Even more striking, with the exception of “Lincoln,” these films almost universally present their presidents as ineffectual, naïve, often little more than a patsy. Foxx’s President Sawyer handles a gun as though Foxx is still playing Ray Charles. Morgan Freeman—Hollywood’s go-to actor for gravitas, wisdom and class—likewise is forced to spend “Olympus” wringing his hands, indecisive. You can see Freeman chafing against the script at times, searching for some way of bringing depth or backbone to his character.
Meanwhile on television, ABC’s red-hot “Scandal” stars Tony Goldwyn as President Fitzgerald Thomas Grant III, a romantic idealist so disconnected from political realities he isn’t aware that the election was bought for him by his political-animal staff. (“Scandal” has become known for audacious shark-jumping twists, but its greatest trick is to make audiences ignore the fact that its forceful, smart protagonist is in love with a whiny teenager of a president. I daresay there has never been a characterization of a president as wholeheartedly weak and pathetic as Grant.)

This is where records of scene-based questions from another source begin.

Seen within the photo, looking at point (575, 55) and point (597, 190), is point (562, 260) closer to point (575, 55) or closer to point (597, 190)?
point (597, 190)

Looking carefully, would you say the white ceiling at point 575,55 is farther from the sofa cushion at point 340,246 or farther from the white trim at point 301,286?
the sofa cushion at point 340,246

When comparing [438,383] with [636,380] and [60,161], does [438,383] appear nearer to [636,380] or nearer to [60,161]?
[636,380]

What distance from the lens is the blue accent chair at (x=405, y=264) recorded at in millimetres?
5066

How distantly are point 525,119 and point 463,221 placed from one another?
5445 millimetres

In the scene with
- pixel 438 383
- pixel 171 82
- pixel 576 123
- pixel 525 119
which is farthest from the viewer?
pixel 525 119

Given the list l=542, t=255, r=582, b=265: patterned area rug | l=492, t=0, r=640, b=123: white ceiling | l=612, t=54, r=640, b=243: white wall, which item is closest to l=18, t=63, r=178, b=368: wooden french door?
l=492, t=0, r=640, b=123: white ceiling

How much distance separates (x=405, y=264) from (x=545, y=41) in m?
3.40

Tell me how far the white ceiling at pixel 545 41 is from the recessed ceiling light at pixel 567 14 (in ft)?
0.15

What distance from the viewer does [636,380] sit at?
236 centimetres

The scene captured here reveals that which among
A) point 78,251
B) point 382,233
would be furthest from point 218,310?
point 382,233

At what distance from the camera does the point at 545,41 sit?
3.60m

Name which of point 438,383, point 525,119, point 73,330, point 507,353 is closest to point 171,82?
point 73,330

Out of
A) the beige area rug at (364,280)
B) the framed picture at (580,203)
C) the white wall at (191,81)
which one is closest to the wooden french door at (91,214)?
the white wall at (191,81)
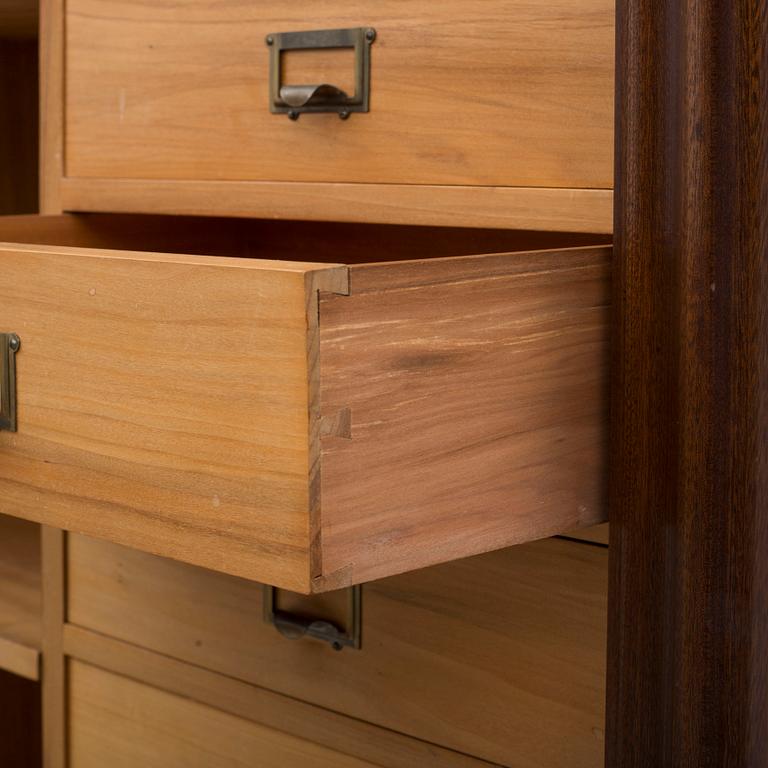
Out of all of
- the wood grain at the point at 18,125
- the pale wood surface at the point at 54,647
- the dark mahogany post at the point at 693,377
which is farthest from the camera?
the wood grain at the point at 18,125

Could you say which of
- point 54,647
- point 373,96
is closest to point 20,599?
point 54,647

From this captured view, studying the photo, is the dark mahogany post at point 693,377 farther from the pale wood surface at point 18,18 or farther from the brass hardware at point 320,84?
the pale wood surface at point 18,18

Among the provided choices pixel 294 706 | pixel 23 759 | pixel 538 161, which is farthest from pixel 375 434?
pixel 23 759

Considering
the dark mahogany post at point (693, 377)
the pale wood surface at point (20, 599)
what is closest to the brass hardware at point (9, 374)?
the dark mahogany post at point (693, 377)

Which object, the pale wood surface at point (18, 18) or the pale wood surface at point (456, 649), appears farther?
the pale wood surface at point (18, 18)

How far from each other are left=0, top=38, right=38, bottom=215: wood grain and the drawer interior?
44 centimetres

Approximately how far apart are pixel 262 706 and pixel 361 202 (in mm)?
384

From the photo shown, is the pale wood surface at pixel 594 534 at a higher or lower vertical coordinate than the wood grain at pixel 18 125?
lower

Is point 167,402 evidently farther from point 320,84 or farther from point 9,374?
point 320,84

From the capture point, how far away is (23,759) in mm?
1375

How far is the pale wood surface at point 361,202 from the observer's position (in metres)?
0.75

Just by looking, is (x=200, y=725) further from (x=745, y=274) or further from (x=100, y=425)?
(x=745, y=274)

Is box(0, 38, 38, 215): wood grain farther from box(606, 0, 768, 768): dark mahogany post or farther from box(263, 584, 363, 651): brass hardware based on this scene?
box(606, 0, 768, 768): dark mahogany post

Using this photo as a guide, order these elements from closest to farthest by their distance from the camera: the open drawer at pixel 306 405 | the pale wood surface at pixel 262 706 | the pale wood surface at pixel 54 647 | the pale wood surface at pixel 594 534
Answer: the open drawer at pixel 306 405
the pale wood surface at pixel 594 534
the pale wood surface at pixel 262 706
the pale wood surface at pixel 54 647
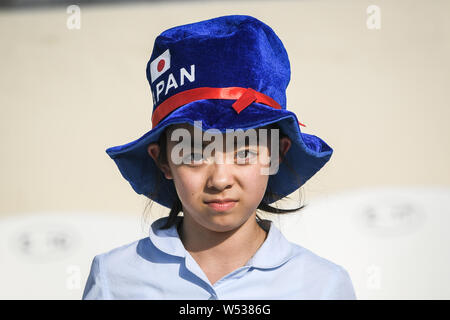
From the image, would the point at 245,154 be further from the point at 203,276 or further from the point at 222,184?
the point at 203,276

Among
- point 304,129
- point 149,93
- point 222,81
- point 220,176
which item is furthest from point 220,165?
point 149,93

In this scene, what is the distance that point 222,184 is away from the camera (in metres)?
0.87

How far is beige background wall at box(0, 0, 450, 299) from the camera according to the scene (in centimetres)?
211

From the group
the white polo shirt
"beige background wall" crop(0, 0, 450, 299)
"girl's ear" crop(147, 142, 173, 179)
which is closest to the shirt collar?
the white polo shirt

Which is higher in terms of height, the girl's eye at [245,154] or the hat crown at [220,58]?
the hat crown at [220,58]

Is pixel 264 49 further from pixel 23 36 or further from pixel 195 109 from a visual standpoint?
pixel 23 36

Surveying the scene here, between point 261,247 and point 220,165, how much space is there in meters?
0.18

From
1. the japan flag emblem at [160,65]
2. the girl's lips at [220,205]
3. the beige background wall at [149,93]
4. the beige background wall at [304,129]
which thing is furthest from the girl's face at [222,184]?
the beige background wall at [149,93]

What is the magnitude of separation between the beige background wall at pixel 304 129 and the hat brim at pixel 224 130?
1000 mm

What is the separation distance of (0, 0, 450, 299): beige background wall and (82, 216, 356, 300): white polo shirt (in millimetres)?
1023

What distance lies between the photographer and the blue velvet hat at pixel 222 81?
88 cm

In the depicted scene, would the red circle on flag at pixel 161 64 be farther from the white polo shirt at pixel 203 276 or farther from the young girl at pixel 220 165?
the white polo shirt at pixel 203 276

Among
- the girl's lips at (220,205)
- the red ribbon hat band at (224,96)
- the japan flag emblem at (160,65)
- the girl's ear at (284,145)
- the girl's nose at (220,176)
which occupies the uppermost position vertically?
the japan flag emblem at (160,65)
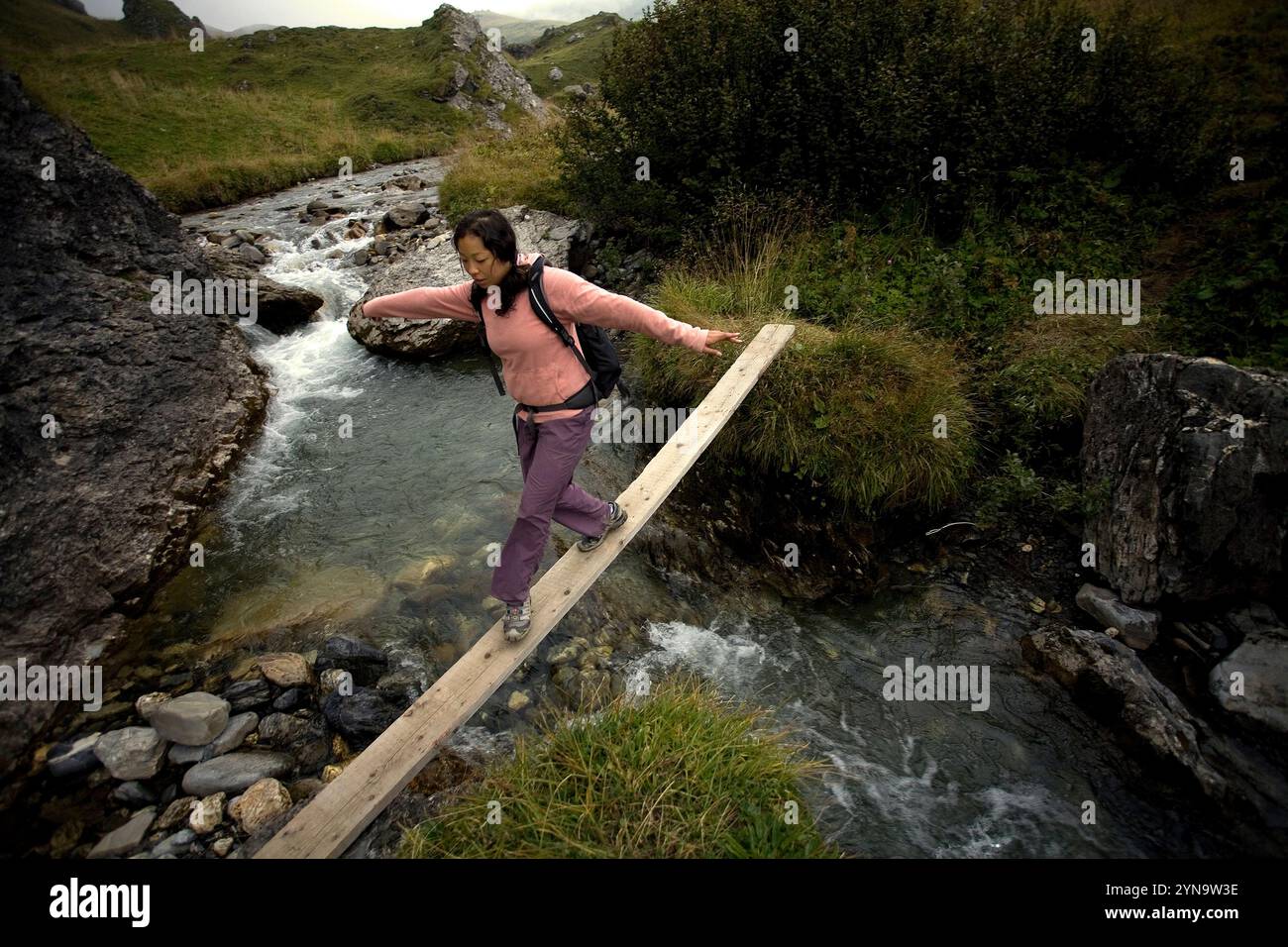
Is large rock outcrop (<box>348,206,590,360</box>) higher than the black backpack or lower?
higher

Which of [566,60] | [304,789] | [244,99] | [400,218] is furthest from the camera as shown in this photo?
[566,60]

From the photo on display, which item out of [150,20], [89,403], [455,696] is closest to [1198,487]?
[455,696]

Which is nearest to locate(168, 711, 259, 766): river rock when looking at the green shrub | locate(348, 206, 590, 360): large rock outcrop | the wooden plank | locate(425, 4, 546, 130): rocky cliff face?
the wooden plank

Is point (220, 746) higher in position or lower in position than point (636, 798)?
lower

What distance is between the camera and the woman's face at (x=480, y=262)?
280 centimetres

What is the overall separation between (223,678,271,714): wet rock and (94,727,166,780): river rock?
384mm

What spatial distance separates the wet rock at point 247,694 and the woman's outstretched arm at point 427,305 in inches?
A: 102

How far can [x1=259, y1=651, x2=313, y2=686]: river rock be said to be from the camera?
4000 mm

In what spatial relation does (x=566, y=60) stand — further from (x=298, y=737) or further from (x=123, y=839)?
(x=123, y=839)

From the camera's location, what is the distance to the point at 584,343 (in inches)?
132

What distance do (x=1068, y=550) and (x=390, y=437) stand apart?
7.13 meters

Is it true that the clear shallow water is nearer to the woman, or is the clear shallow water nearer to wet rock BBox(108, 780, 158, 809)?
wet rock BBox(108, 780, 158, 809)

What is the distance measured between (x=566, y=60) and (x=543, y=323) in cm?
6336

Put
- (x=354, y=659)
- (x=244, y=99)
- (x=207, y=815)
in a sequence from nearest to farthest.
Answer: (x=207, y=815)
(x=354, y=659)
(x=244, y=99)
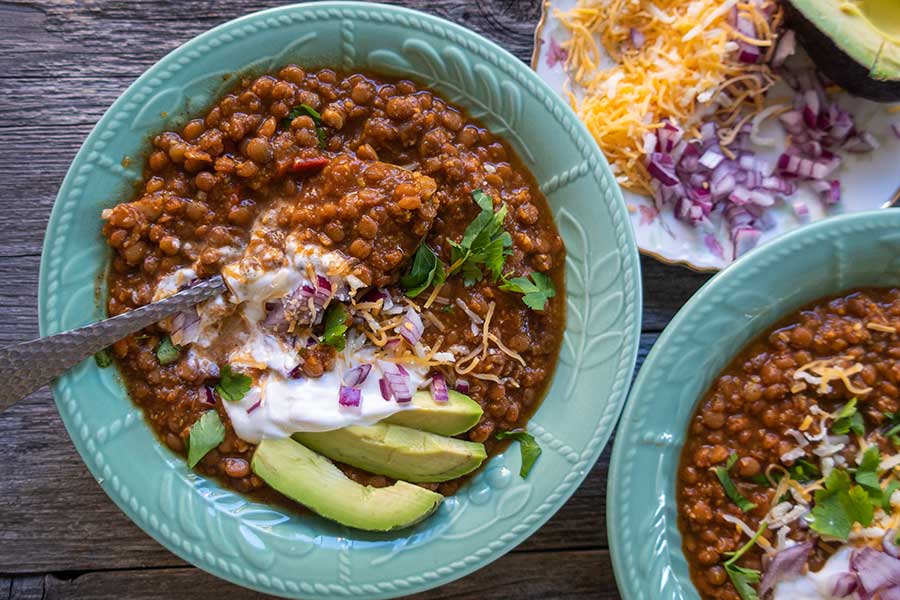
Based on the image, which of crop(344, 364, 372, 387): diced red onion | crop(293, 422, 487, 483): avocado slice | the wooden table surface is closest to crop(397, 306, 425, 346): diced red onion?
crop(344, 364, 372, 387): diced red onion

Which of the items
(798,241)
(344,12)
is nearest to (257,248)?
(344,12)

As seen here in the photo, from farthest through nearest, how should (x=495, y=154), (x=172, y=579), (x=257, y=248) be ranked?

At the end of “White House Down,” Jamie Foxx wins the day and the Middle Eastern countries agree to sign his treaty. But we never really believe that ending, any more than we believed he had a legitimate plan in the first place. Nor do we believe in “Scandal” that Grant is right to stay an idealist, no matter how many times the pragmatic, luminescent Olivia Pope tells us so, or that Morgan Freeman should be president, or that minor character presidents like William Devane in “Dark Knight Rises” or William Sadler in “Iron Man III” have any real idea how to solve the problems of the world. If someone said “Yes we can,” we’d laugh them off the stage.
How many times did Obama allow himself to be outmaneuvered by Republicans uninterested in playing the game by his standards? How well has his political idealism served the nation? For as charismatic and inspirational a figure as he is, it may very well be that his real political legacy will be to convince people that Hillary was right, that spending time trying to overcome our differences with this Congress is nothing but a sucker’s game. Maybe that’s the real story of the NSA scandal, too—that President Obama has learned his lesson.
When Obama was elected, many hoped for the country of Sorkin and Jimmy Stewart. But the truth is, Sorkin knew he was telling a fairy tale. Perhaps Hollywood has finally realized the same.